In the financial model we showed earlier, benefits start accruing to the project in Year 1. Let’s see what happens when the project is delayed for different periods of time. We model this by reducing the benefit cash flow in Y1 by 8% to show a 1-month delay, 50% for a 6-month delay, and then 100% for a full 1-year delay:

The value of the project is front-loaded due to the time discounting. We see a 1-month impact of $1.4M representing 4% of the overall project NPV. A 6-month delay has impact of $9M, or roughly 25% of the total NPV value of the project. A 1-yr delay takes almost 50% of the value of the project.
This type of math is very visible. While you can’t eat NPV, it is what determines if a project is profitable. Then the lack of planned revenue or savings can have large effects on a company’s cash flows. This can be dangerous to the company, since it was probably financing the project from the resulting benefit cash flows.
And the impact understated because it doesn’t include increased project costs from the extended implementation. It also assumes there are no other interrelated costs from the delay; that is, it assumes all impacts are captured from the project benefits number. There may be other company-wide, systemic effects of the delays. This would make the financial impact even greater.
But while schedule slip is highly visible and impacts returns, Merrow also points out that schedule is actually not the biggest driver of rate-of-return. For that, we look to other areas, such as…
Budget & Cost Overruns
Costs are the second biggest driver of rate of return on a project. The total cost on a project will drive its returns. This is a highly risky area on a project. Failing to properly understand and manage costs on a large project will have large effects.
In our example above, let’s assume a 10% overrun and then 25% cost overrun.

A 10% cost overrun destroyed 27% of the NPV benefits and reduced the IRR to 13%. And a 25% overrun reduced NPV by 66%. That type of slip is enough to invalidate many project business cases.
Also note that a 10% cost overrun is more-or-less equivalent to a 6-month delay.
“That type of overrun could never happen on a project of that size.” Oh, but it does.
A 25% cost increase on a warehouse project of this size seems incredible but the nature of estimating, planning, construction, software, and scope creep means that it is not out of the question. Poorly defined scope, for example, can cause expensive rework. Failure to manage procurements and contracting can mean both increased cost and delays.
And looking at it another way, maybe the cost was constant, but the initial approved budget estimate was 25% low: what do you do then?
Operability & Throughput
Operability is another major failure mode. Operability means: does the project deliver what it is supposed to deliver. In warehouses, this might be processing throughput with a target accuracy over a given time. Or in other words, achieving the ramp plan.

» Task set
A: In the project-finance text, list every item whose nature is said to make a 25% cost increase on a warehouse project not out of the question.
B: Answer these from the project-finance text:
(i) What percentage of the overall project NPV does a 1-month delay represent?
(ii) To what figure did a 10% cost overrun reduce the IRR?
(iii) What does operability mean?
The data after this point stands apart from the project-finance text.

» Record list
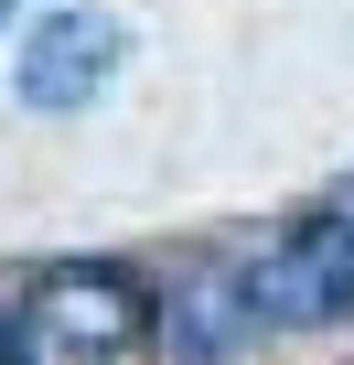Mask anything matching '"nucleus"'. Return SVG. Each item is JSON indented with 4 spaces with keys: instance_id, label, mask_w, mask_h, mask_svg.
<instances>
[{
    "instance_id": "1",
    "label": "nucleus",
    "mask_w": 354,
    "mask_h": 365,
    "mask_svg": "<svg viewBox=\"0 0 354 365\" xmlns=\"http://www.w3.org/2000/svg\"><path fill=\"white\" fill-rule=\"evenodd\" d=\"M22 344H33V365H140L150 301L129 269H54L22 301Z\"/></svg>"
},
{
    "instance_id": "2",
    "label": "nucleus",
    "mask_w": 354,
    "mask_h": 365,
    "mask_svg": "<svg viewBox=\"0 0 354 365\" xmlns=\"http://www.w3.org/2000/svg\"><path fill=\"white\" fill-rule=\"evenodd\" d=\"M258 322H343L354 312V226H290L247 269Z\"/></svg>"
},
{
    "instance_id": "3",
    "label": "nucleus",
    "mask_w": 354,
    "mask_h": 365,
    "mask_svg": "<svg viewBox=\"0 0 354 365\" xmlns=\"http://www.w3.org/2000/svg\"><path fill=\"white\" fill-rule=\"evenodd\" d=\"M108 76H118V22H97V11L33 22V43H22V97L33 108H86Z\"/></svg>"
},
{
    "instance_id": "4",
    "label": "nucleus",
    "mask_w": 354,
    "mask_h": 365,
    "mask_svg": "<svg viewBox=\"0 0 354 365\" xmlns=\"http://www.w3.org/2000/svg\"><path fill=\"white\" fill-rule=\"evenodd\" d=\"M247 322H258L247 279H194V290H183V312H172V354L215 365V354H236V333H247Z\"/></svg>"
},
{
    "instance_id": "5",
    "label": "nucleus",
    "mask_w": 354,
    "mask_h": 365,
    "mask_svg": "<svg viewBox=\"0 0 354 365\" xmlns=\"http://www.w3.org/2000/svg\"><path fill=\"white\" fill-rule=\"evenodd\" d=\"M0 365H33V344H22V312H0Z\"/></svg>"
},
{
    "instance_id": "6",
    "label": "nucleus",
    "mask_w": 354,
    "mask_h": 365,
    "mask_svg": "<svg viewBox=\"0 0 354 365\" xmlns=\"http://www.w3.org/2000/svg\"><path fill=\"white\" fill-rule=\"evenodd\" d=\"M343 226H354V215H343Z\"/></svg>"
}]
</instances>
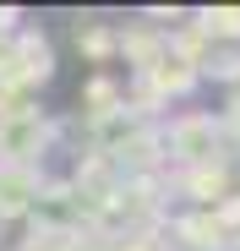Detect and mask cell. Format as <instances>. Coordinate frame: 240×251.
<instances>
[{
	"label": "cell",
	"mask_w": 240,
	"mask_h": 251,
	"mask_svg": "<svg viewBox=\"0 0 240 251\" xmlns=\"http://www.w3.org/2000/svg\"><path fill=\"white\" fill-rule=\"evenodd\" d=\"M22 207H38V175L33 170H0V213H22Z\"/></svg>",
	"instance_id": "6da1fadb"
},
{
	"label": "cell",
	"mask_w": 240,
	"mask_h": 251,
	"mask_svg": "<svg viewBox=\"0 0 240 251\" xmlns=\"http://www.w3.org/2000/svg\"><path fill=\"white\" fill-rule=\"evenodd\" d=\"M175 153L180 158H213V142H218V126L213 120H180L175 131H169Z\"/></svg>",
	"instance_id": "7a4b0ae2"
},
{
	"label": "cell",
	"mask_w": 240,
	"mask_h": 251,
	"mask_svg": "<svg viewBox=\"0 0 240 251\" xmlns=\"http://www.w3.org/2000/svg\"><path fill=\"white\" fill-rule=\"evenodd\" d=\"M76 44H82L88 55H109V33L104 27H76Z\"/></svg>",
	"instance_id": "3957f363"
},
{
	"label": "cell",
	"mask_w": 240,
	"mask_h": 251,
	"mask_svg": "<svg viewBox=\"0 0 240 251\" xmlns=\"http://www.w3.org/2000/svg\"><path fill=\"white\" fill-rule=\"evenodd\" d=\"M6 50H11V44H6V38H0V66H6Z\"/></svg>",
	"instance_id": "277c9868"
}]
</instances>
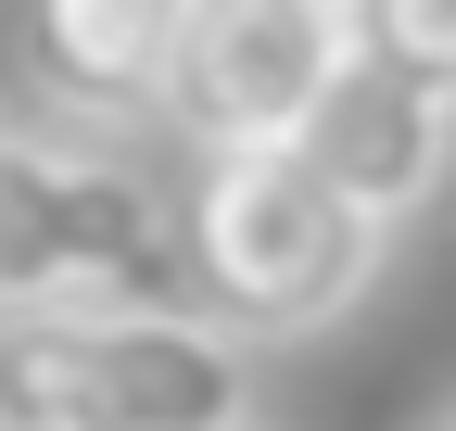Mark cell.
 Listing matches in <instances>:
<instances>
[{
	"instance_id": "obj_1",
	"label": "cell",
	"mask_w": 456,
	"mask_h": 431,
	"mask_svg": "<svg viewBox=\"0 0 456 431\" xmlns=\"http://www.w3.org/2000/svg\"><path fill=\"white\" fill-rule=\"evenodd\" d=\"M191 305L178 203L102 127H0V317Z\"/></svg>"
},
{
	"instance_id": "obj_2",
	"label": "cell",
	"mask_w": 456,
	"mask_h": 431,
	"mask_svg": "<svg viewBox=\"0 0 456 431\" xmlns=\"http://www.w3.org/2000/svg\"><path fill=\"white\" fill-rule=\"evenodd\" d=\"M178 254H191V305L228 343H292L368 292L380 216H355L292 140H254V152H203L178 203Z\"/></svg>"
},
{
	"instance_id": "obj_3",
	"label": "cell",
	"mask_w": 456,
	"mask_h": 431,
	"mask_svg": "<svg viewBox=\"0 0 456 431\" xmlns=\"http://www.w3.org/2000/svg\"><path fill=\"white\" fill-rule=\"evenodd\" d=\"M0 431H254V368L203 305L0 317Z\"/></svg>"
},
{
	"instance_id": "obj_4",
	"label": "cell",
	"mask_w": 456,
	"mask_h": 431,
	"mask_svg": "<svg viewBox=\"0 0 456 431\" xmlns=\"http://www.w3.org/2000/svg\"><path fill=\"white\" fill-rule=\"evenodd\" d=\"M342 51H355V13H342V0H178L152 115L178 140H203V152L292 140Z\"/></svg>"
},
{
	"instance_id": "obj_5",
	"label": "cell",
	"mask_w": 456,
	"mask_h": 431,
	"mask_svg": "<svg viewBox=\"0 0 456 431\" xmlns=\"http://www.w3.org/2000/svg\"><path fill=\"white\" fill-rule=\"evenodd\" d=\"M292 152L355 203V216H419L431 191H444V166H456V102L444 89H419L406 64H380V51H342L330 64V89L305 102V127H292Z\"/></svg>"
},
{
	"instance_id": "obj_6",
	"label": "cell",
	"mask_w": 456,
	"mask_h": 431,
	"mask_svg": "<svg viewBox=\"0 0 456 431\" xmlns=\"http://www.w3.org/2000/svg\"><path fill=\"white\" fill-rule=\"evenodd\" d=\"M165 38L178 0H26V77L77 127H127L165 102Z\"/></svg>"
},
{
	"instance_id": "obj_7",
	"label": "cell",
	"mask_w": 456,
	"mask_h": 431,
	"mask_svg": "<svg viewBox=\"0 0 456 431\" xmlns=\"http://www.w3.org/2000/svg\"><path fill=\"white\" fill-rule=\"evenodd\" d=\"M355 13V51H380V64H406L419 89L456 102V0H342Z\"/></svg>"
},
{
	"instance_id": "obj_8",
	"label": "cell",
	"mask_w": 456,
	"mask_h": 431,
	"mask_svg": "<svg viewBox=\"0 0 456 431\" xmlns=\"http://www.w3.org/2000/svg\"><path fill=\"white\" fill-rule=\"evenodd\" d=\"M431 431H456V406H444V419H431Z\"/></svg>"
}]
</instances>
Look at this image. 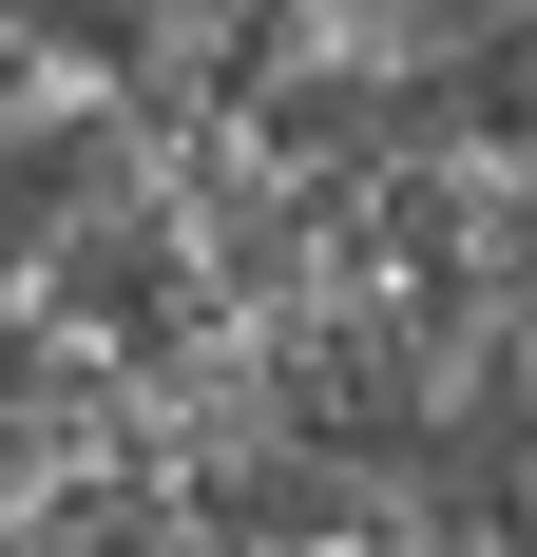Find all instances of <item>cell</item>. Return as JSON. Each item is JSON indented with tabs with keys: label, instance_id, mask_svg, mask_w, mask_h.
<instances>
[{
	"label": "cell",
	"instance_id": "cell-1",
	"mask_svg": "<svg viewBox=\"0 0 537 557\" xmlns=\"http://www.w3.org/2000/svg\"><path fill=\"white\" fill-rule=\"evenodd\" d=\"M499 39H537V0H519V20H499Z\"/></svg>",
	"mask_w": 537,
	"mask_h": 557
}]
</instances>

» Task answers
A: estimating, planning, construction, software, scope creep

B:
(i) 4%
(ii) 13%
(iii) Whether the project delivers what it is supposed to deliver.